Where Are The Refugees Coming From? Their Home Countries Are Often War-Torn, Impoverished, & Militarized

A Syrian Kurdish woman crosses the border between Syria and Turkey at the southeastern town of Suruc in Sanliurfa province on September 23, 2014. The UN refugee agency warned Tuesday that as many as 400,000 people may flee to Turkey from Syria's Kurdish region to escape attacks by the Islamic State group. AFP PHOTO / BULENT KILIC (Photo credit should read BULENT KILIC/AFP/Getty Images)
Source: BULENT KILIC/AFP/Getty Images

This year has seen more refugees from the Middle East and Africa entering Europe than ever before, as a variety of factors continue to drive them from their home countries. In general, these refugees are escaping war, poverty, and persecution in order to begin better lives in Europe, even if the treacherous journey there often puts their lives at risk. Now, leaders of the European Union are under pressure to formulate plans to mitigate the situation, but in order to do so, they'll have to consider two things: Which countries are the migrant refugees are coming from? And what's going on in these countries that's driving people out?

According to the International Organization for Migration (IOM), more than 350,000 refugees have been recorded at the EU's borders so far this year (January to August), compared to 280,000 recorded for all of 2014. This surge in the number of refugees is a sobering reflection of the unstable and hostile conditions in their home countries that are prompting them to risk their lives to seek asylum in countries such as Hungary, Germany, and Italy.

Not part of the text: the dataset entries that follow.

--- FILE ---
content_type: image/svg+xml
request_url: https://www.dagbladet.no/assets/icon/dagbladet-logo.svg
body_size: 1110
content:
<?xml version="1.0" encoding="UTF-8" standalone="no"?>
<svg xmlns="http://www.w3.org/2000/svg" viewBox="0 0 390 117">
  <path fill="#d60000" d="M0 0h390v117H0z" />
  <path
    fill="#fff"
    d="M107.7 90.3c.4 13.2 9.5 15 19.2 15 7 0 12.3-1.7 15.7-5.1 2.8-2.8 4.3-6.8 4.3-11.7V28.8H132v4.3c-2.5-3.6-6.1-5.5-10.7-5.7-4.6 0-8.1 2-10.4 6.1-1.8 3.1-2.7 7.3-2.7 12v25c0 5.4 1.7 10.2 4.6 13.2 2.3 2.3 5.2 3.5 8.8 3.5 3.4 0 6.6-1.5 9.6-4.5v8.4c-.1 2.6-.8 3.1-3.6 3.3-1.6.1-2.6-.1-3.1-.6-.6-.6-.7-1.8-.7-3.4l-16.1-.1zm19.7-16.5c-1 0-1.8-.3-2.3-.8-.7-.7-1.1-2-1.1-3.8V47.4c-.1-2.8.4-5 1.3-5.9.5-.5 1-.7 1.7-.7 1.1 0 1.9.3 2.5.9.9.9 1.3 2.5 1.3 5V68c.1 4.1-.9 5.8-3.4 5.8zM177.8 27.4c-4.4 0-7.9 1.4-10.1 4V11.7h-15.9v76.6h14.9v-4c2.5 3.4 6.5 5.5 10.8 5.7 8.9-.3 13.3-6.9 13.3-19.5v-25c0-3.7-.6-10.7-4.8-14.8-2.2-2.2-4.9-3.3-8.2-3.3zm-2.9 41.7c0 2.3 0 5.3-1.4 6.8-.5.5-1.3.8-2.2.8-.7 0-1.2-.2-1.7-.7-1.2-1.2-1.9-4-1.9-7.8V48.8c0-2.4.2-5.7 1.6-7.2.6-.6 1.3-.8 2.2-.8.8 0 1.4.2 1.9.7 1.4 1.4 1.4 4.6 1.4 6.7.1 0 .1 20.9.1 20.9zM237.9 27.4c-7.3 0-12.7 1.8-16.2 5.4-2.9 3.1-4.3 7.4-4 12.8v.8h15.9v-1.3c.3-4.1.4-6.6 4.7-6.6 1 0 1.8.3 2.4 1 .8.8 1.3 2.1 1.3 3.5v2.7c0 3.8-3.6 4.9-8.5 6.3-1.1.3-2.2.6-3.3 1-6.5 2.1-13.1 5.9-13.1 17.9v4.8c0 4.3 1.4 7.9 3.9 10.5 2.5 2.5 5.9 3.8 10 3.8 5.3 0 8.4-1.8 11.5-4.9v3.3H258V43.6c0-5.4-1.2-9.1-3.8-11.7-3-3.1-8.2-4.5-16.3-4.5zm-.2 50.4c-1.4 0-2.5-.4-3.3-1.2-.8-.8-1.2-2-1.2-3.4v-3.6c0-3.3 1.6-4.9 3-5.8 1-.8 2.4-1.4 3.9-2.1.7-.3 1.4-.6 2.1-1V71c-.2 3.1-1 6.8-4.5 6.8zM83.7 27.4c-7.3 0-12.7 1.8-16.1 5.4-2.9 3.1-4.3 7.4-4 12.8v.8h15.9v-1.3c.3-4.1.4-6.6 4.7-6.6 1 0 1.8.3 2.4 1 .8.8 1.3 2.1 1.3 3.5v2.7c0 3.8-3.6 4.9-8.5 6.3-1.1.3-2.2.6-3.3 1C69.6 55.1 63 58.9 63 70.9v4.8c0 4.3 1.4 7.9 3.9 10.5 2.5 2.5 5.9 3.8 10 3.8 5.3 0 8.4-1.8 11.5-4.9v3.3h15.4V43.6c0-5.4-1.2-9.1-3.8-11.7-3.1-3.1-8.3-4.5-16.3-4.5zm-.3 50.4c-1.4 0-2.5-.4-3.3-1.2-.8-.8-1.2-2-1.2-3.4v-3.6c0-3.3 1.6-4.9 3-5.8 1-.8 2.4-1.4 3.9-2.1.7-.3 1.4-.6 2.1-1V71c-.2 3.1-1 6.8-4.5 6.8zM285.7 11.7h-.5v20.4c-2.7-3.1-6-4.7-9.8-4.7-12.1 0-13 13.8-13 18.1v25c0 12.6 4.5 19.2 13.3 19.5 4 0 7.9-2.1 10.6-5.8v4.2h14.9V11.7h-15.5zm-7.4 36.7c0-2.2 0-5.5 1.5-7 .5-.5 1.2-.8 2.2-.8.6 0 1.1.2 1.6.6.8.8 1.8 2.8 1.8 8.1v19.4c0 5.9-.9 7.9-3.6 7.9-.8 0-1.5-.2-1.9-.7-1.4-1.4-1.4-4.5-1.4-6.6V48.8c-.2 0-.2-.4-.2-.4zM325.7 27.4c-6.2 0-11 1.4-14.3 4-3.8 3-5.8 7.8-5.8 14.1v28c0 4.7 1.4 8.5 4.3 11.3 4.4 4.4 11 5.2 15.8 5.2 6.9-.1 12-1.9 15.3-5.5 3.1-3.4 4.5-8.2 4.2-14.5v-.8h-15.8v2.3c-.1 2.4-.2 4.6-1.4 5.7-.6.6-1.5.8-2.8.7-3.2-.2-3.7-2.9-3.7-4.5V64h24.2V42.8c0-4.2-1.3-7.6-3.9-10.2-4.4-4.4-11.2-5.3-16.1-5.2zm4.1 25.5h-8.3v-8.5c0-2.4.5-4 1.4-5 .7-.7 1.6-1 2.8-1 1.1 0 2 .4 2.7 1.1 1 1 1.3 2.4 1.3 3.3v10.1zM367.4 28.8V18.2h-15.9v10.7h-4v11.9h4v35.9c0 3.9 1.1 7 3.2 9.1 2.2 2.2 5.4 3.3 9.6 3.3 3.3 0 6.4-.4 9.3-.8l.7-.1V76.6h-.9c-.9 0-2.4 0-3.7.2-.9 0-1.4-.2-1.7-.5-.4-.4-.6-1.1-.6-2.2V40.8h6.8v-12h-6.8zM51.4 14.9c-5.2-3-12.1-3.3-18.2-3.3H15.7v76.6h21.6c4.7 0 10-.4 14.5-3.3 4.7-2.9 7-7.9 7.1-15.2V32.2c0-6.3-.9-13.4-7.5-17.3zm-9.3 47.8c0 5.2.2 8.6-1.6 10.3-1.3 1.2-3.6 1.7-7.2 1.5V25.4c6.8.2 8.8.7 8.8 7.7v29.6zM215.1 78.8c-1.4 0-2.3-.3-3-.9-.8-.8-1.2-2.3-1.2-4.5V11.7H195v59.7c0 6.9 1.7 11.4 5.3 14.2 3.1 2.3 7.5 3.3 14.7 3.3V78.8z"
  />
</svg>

According to the IOM, more than 3,000 people died while traveling through the Mediterranean passage in the first nine months of last year, and this year's journeys have proven to be no less perilous. On Thursday, The Independent published a haunting photo of a young Syrian boy laying on the shore of a Turkish beach who had drowned while fleeing with his family. It is perhaps the single most poignant representation of the refugees' desperation to flee.

So just where are they fleeing from exactly? According to The Independent's stats gathered from January to March, the breakdown of first-time asylum applicants by citizenship is as follows, from most to least (BBC reports that the highest number of refugees is coming from Syria):

  • Kosovo
  • Syria
  • Other
  • Afghanistan
  • Albania
  • Iraq
  • Serbia
  • Pakistan
  • Ukraine
  • Nigeria
  • Somalia
  • Russia
  • Eritrea
  • Gambia
  • Bangladesh
  • Senegal
  • Iran
  • Macedonia
  • Mali
  • Stateless
  • Algeria
  • Bosnia and Herzegovina
  • Georgia
  • Democratic Republic of the Congo
  • China
  • Sudan
  • Libya
  • Turkey
  • Guinea
  • Morocco
  • Ivory Coast

Clearly, these refugees are coming from very varied parts of the world, with differing governments and situations, but there are some common factors between them. Refugees from Western Africa and Kosovo alike are escaping extreme poverty. Those who flee Iraq, Syria, and Somalia are running from militant extremists who plague their war-torn countries. Almost every refugee, no matter where they come from, is escaping repression in some form or other.

[Twitter Embed: https://twitter.com/camanpour/statuses/639061505632284672]

And as for where they're applying for asylum, The Independent's breaks it down as follows:

  • Germany
  • Hungary
  • Italy
  • France
  • Sweden
  • Austria
  • United Kingdom
  • Belgium
  • Bulgaria
  • Greece
  • Netherlands
  • Spain
  • Denmark
  • Poland
  • Finland
  • Ireland
  • Cyprus
  • Czech Republic
  • Malta
  • Romania
[Twitter Embed: https://twitter.com/guardian/statuses/639348114860711936]

The mounting refugee crisis has EU leaders scrambling to decide the right course of action. On Wednesday, U.K. Prime Minister David Cameron told BBC News:

We are taking action across the board... the most important thing is to try to bring peace and stability to that part of the world. I don't think there is an answer that can be achieved simply by taking more and more refugees.